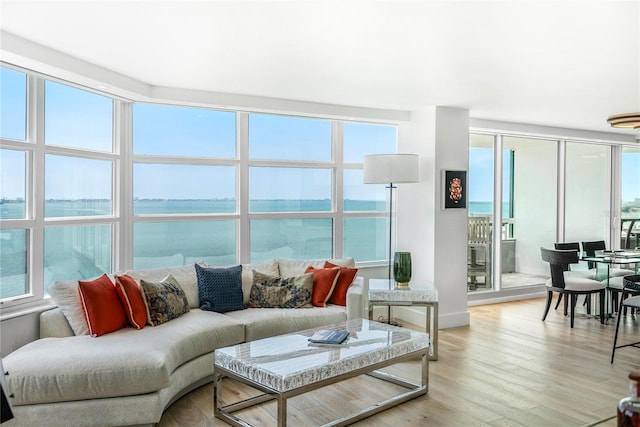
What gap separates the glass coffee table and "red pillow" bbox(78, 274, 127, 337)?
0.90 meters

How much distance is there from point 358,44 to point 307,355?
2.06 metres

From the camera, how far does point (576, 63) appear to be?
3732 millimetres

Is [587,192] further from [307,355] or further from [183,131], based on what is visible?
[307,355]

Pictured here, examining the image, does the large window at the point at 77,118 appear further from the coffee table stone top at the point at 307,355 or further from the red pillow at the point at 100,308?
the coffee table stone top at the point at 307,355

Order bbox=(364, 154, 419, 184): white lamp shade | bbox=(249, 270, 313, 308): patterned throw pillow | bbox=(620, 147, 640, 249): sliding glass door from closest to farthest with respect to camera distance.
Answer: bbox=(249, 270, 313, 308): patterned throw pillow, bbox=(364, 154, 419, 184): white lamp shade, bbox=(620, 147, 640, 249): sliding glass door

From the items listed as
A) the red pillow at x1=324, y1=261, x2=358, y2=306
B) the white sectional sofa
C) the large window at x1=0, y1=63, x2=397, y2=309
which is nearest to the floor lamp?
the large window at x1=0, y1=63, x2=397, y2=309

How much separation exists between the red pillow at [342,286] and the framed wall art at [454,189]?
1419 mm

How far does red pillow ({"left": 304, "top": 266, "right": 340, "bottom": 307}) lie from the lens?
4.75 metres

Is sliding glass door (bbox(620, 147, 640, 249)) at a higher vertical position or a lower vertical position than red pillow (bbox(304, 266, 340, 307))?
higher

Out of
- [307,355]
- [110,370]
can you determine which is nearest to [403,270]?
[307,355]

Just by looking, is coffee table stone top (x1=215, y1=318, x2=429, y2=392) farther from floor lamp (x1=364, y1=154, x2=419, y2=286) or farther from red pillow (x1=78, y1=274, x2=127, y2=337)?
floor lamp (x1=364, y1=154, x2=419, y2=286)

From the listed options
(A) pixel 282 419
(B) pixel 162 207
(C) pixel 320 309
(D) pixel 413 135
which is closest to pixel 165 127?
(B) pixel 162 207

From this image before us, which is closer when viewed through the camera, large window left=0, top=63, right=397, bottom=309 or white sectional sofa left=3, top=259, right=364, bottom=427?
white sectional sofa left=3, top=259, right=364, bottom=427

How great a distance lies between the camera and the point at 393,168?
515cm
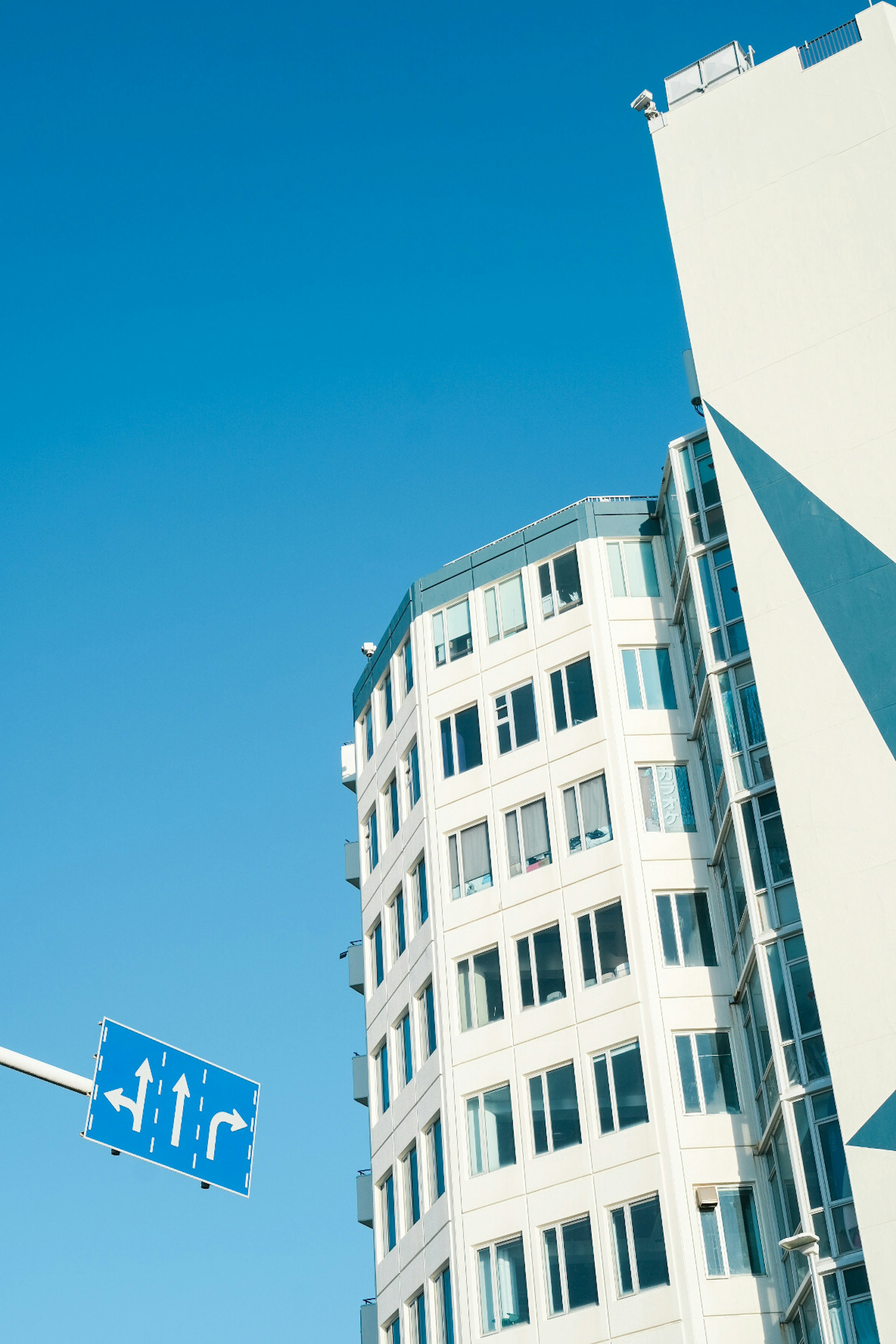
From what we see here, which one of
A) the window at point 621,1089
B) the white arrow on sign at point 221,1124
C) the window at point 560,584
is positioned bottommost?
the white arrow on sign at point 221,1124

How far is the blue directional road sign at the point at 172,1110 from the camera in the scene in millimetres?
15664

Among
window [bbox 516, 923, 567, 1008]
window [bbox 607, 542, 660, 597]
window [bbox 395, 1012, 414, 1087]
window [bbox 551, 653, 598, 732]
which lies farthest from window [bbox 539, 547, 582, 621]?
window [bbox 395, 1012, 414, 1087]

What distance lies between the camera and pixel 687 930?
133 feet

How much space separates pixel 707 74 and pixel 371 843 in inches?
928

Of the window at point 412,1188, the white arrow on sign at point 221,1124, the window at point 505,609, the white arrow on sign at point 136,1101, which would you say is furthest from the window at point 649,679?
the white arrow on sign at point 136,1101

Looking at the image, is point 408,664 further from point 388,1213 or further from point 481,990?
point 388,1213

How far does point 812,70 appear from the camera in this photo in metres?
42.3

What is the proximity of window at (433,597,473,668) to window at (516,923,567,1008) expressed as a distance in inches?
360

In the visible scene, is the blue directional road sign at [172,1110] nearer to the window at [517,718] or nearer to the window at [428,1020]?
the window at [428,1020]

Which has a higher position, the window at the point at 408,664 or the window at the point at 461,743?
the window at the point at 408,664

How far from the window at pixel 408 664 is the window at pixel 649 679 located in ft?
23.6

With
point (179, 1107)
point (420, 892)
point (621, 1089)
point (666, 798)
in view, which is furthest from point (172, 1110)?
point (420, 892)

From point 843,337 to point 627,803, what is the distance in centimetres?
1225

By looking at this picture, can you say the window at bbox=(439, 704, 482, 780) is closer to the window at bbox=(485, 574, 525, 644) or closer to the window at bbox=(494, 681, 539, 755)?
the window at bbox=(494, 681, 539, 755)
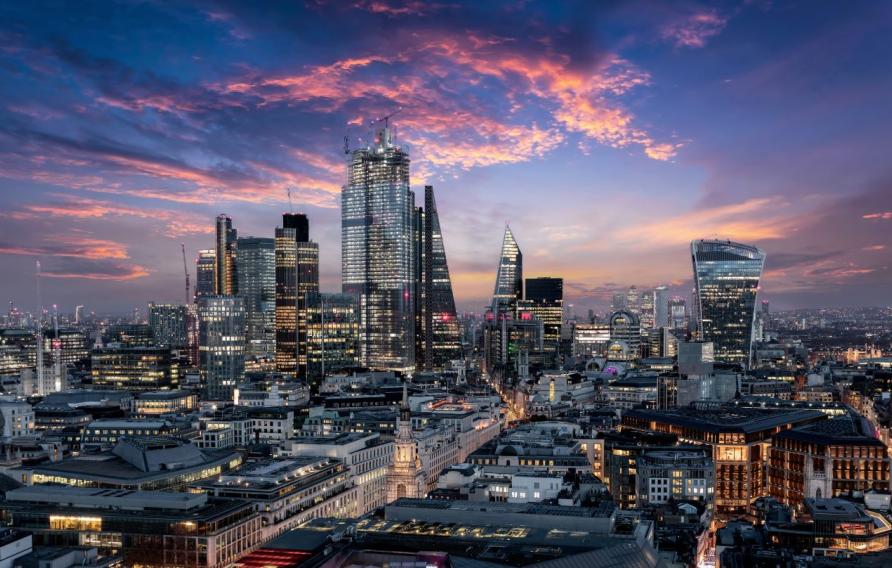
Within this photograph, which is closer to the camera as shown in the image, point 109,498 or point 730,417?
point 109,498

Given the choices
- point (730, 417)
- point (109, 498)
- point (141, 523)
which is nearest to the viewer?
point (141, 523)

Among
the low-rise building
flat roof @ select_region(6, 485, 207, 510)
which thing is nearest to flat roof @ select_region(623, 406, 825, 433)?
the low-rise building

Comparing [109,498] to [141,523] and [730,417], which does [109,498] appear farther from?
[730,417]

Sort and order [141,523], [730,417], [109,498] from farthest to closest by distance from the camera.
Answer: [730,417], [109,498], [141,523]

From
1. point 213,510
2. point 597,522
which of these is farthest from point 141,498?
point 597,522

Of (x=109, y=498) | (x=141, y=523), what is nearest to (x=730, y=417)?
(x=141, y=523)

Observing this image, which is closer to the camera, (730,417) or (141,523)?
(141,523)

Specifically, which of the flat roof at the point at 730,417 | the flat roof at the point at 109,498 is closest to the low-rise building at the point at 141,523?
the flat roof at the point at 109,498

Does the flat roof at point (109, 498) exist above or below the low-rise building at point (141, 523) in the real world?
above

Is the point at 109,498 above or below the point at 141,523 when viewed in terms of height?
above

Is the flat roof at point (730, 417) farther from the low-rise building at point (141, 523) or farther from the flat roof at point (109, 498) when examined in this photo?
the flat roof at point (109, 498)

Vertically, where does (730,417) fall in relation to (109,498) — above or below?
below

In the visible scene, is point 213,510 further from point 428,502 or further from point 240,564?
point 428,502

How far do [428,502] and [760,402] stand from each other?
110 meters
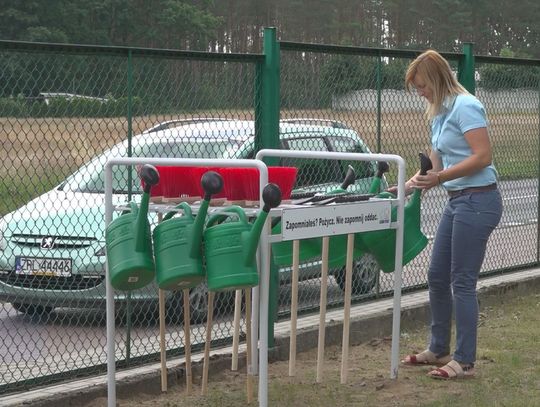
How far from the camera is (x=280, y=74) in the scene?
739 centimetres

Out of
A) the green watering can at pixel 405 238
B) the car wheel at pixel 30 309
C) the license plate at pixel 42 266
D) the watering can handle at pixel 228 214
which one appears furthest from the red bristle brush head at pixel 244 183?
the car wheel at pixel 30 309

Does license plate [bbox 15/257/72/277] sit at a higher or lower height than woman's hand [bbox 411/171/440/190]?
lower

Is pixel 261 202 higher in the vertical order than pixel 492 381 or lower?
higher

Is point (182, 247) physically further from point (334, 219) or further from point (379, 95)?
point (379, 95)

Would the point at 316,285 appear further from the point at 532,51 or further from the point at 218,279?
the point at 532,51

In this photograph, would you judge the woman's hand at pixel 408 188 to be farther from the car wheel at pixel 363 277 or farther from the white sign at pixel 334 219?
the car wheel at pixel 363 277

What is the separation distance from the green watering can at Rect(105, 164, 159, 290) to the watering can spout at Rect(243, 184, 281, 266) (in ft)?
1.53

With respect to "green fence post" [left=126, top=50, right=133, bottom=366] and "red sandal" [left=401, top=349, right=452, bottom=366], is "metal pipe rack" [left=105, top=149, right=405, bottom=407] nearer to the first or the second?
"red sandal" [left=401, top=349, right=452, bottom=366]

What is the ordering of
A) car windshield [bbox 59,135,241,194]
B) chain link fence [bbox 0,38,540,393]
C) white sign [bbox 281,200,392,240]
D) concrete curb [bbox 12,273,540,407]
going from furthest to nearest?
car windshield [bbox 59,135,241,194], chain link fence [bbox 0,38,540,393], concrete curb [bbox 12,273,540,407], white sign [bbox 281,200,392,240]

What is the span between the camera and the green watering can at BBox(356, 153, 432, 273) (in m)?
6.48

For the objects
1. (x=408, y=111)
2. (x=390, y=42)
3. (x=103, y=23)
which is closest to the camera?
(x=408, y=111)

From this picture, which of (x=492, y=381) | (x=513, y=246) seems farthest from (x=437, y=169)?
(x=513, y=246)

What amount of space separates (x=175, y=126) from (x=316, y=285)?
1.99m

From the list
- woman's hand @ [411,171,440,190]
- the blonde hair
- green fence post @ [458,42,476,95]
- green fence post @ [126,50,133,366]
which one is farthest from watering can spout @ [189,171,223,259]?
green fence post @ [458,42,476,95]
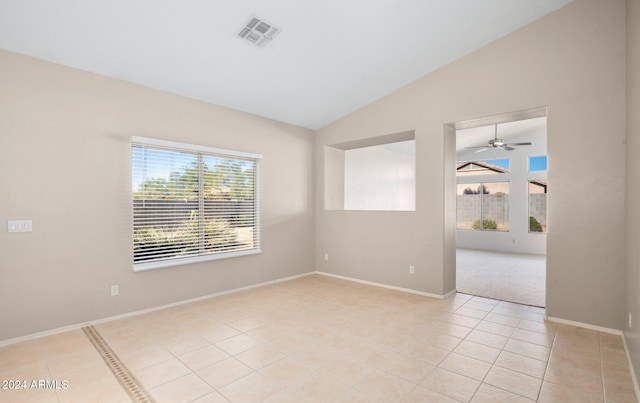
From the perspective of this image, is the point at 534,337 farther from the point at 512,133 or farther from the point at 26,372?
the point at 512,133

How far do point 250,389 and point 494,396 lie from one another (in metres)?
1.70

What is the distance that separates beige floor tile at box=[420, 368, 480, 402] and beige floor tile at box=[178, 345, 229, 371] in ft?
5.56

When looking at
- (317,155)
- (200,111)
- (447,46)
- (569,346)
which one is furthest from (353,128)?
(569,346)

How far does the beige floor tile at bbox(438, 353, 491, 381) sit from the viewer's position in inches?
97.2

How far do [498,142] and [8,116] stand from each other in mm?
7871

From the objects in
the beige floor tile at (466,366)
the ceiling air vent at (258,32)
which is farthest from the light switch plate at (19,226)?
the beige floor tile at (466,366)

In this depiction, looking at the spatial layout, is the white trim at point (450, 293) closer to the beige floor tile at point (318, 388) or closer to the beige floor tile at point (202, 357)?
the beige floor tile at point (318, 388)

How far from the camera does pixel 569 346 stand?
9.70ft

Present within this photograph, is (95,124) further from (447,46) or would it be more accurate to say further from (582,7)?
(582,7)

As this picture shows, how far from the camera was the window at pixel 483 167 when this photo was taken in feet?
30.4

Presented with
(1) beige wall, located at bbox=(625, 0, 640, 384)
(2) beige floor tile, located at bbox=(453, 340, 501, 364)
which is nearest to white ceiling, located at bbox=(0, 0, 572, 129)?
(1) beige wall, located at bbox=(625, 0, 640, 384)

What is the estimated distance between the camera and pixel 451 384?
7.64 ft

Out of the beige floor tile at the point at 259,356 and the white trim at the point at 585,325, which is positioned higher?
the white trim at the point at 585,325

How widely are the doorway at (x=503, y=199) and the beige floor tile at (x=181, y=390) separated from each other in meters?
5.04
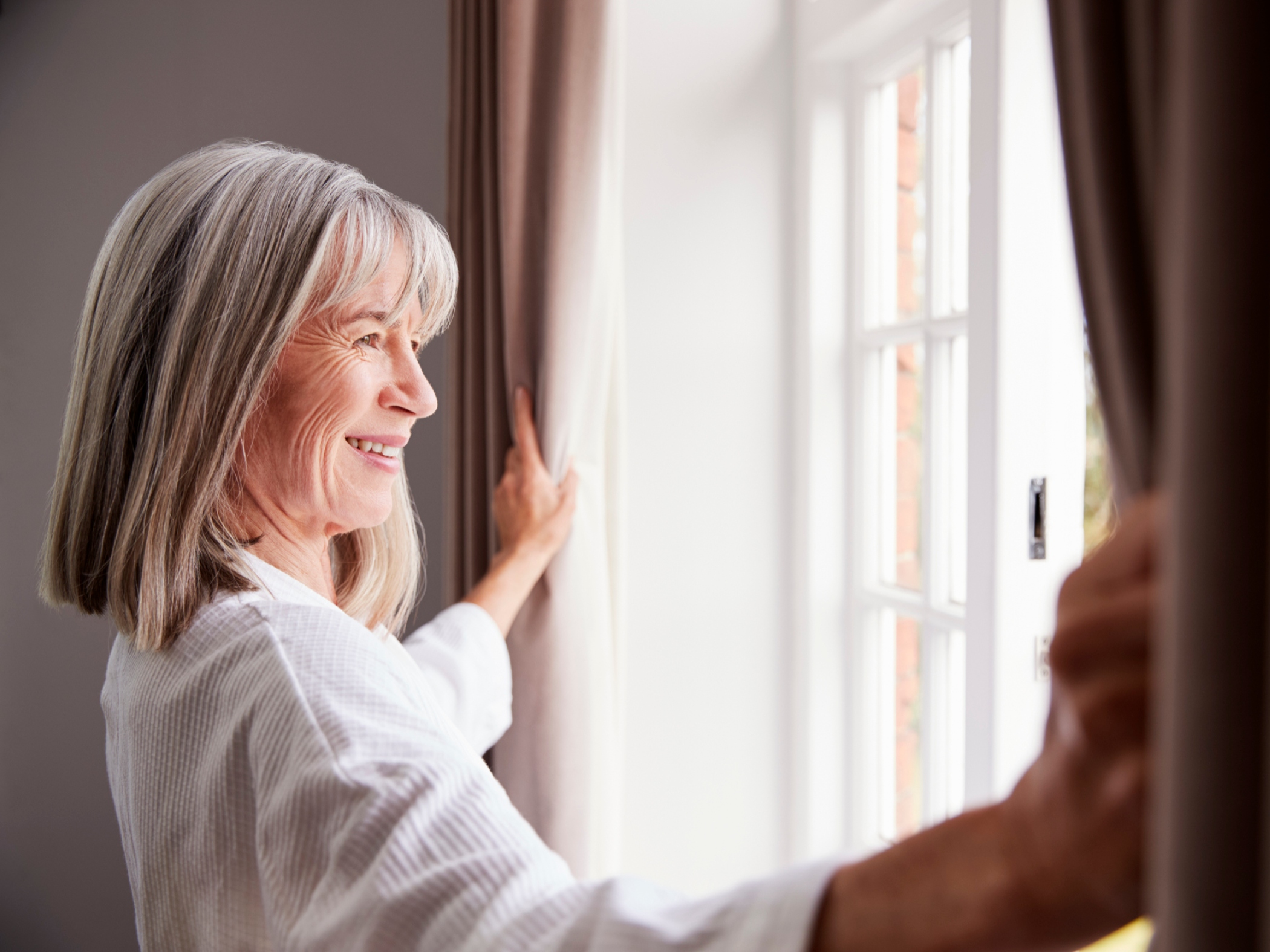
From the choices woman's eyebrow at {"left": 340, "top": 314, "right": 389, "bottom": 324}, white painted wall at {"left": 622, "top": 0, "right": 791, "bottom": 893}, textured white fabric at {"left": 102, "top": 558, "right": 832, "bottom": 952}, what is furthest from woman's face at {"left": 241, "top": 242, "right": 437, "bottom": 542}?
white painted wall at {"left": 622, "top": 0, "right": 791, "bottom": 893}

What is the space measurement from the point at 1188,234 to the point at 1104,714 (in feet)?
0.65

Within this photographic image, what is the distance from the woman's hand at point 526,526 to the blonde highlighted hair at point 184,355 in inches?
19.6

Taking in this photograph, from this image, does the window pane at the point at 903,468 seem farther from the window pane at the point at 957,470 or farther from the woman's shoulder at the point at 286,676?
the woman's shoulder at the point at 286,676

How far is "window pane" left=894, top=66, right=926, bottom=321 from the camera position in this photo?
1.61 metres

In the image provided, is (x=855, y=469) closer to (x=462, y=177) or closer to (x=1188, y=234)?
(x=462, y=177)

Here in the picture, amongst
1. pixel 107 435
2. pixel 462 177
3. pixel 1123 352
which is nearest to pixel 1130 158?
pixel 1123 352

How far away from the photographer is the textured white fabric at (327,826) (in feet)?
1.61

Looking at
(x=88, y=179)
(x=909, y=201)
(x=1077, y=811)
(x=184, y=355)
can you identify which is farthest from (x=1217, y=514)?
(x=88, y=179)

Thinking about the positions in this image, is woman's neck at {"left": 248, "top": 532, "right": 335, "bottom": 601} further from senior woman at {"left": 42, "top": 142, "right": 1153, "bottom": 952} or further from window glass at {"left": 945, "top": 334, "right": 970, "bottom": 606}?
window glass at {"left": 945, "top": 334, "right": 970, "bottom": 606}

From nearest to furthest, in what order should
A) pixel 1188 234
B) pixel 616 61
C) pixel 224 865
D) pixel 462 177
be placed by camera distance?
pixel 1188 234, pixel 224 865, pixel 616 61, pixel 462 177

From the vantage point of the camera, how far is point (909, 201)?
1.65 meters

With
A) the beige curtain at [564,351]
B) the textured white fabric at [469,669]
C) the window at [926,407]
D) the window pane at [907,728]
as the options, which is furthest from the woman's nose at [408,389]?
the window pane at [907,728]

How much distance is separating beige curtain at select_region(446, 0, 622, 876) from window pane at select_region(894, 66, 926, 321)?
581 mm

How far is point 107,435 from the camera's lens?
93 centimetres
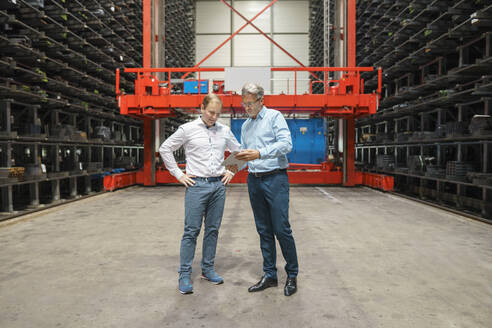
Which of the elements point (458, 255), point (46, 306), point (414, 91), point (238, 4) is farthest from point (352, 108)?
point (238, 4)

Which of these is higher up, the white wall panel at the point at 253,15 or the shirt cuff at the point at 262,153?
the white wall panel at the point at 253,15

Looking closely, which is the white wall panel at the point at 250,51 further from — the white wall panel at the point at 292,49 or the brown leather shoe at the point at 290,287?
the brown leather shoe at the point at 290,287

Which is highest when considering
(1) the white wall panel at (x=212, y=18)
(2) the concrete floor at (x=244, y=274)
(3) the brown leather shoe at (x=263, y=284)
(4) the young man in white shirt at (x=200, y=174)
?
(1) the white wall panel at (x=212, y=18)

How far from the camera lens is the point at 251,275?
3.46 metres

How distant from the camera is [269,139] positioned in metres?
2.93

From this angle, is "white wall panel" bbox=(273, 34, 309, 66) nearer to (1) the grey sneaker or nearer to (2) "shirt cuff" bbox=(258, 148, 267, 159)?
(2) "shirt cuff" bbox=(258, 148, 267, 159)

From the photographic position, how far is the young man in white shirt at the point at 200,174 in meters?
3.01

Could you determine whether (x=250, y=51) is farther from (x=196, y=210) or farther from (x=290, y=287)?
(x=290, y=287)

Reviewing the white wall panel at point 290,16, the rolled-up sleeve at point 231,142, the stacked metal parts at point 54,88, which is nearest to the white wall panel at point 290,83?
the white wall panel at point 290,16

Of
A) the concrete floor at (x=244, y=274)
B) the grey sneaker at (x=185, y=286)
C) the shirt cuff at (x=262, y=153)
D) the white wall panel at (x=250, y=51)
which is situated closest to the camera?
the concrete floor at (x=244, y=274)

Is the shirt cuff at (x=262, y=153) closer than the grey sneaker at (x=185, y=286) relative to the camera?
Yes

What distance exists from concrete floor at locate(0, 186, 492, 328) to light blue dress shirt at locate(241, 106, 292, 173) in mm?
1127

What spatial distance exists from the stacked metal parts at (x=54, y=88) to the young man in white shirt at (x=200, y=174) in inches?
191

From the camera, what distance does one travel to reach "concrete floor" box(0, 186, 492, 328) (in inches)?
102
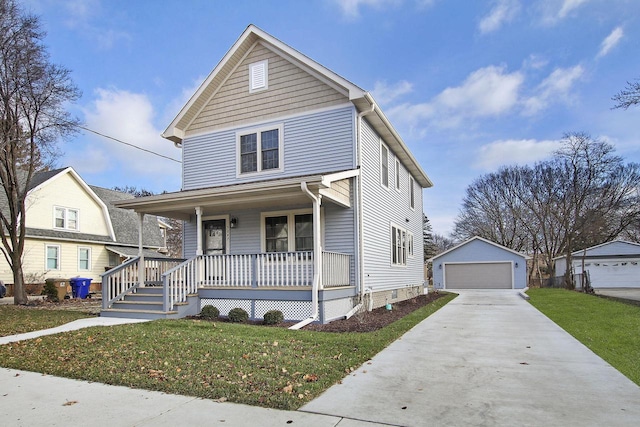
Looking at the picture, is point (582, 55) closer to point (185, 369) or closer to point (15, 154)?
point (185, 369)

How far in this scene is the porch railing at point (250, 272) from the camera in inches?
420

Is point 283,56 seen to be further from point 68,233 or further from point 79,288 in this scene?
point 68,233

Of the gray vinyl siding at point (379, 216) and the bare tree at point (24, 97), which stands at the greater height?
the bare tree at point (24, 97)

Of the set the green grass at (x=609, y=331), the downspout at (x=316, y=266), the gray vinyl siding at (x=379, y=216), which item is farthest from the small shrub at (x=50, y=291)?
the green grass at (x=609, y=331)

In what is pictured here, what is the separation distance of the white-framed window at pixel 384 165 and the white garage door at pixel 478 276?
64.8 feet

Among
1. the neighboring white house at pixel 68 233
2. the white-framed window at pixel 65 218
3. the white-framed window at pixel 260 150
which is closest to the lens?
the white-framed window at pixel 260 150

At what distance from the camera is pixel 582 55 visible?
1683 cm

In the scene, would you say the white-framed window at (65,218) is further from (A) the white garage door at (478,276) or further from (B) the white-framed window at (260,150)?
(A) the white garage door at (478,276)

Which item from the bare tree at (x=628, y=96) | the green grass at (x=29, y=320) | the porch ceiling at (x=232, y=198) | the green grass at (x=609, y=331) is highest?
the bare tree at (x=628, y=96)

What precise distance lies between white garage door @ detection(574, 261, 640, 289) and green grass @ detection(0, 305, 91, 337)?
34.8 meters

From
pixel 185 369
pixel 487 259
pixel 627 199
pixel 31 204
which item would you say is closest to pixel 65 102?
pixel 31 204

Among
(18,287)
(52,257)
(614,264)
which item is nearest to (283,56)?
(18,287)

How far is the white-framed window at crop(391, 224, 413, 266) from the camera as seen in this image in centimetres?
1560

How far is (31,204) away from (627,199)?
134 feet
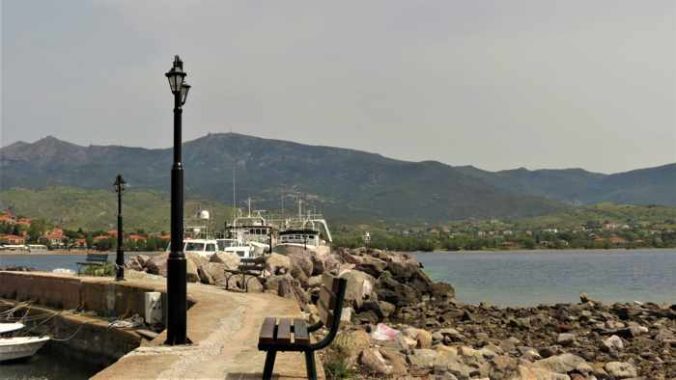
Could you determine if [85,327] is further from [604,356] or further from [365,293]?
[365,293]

════════

WORK TO DO
Pick out every line in the items above that contains the string "gray". Case counts.

OUTPUT
Of the gray vinyl siding at point (379, 216) and the bare tree at point (24, 97), which stands at the greater height?
Of the set the green grass at (x=609, y=331), the downspout at (x=316, y=266), the gray vinyl siding at (x=379, y=216), which item is farthest from the small shrub at (x=50, y=291)?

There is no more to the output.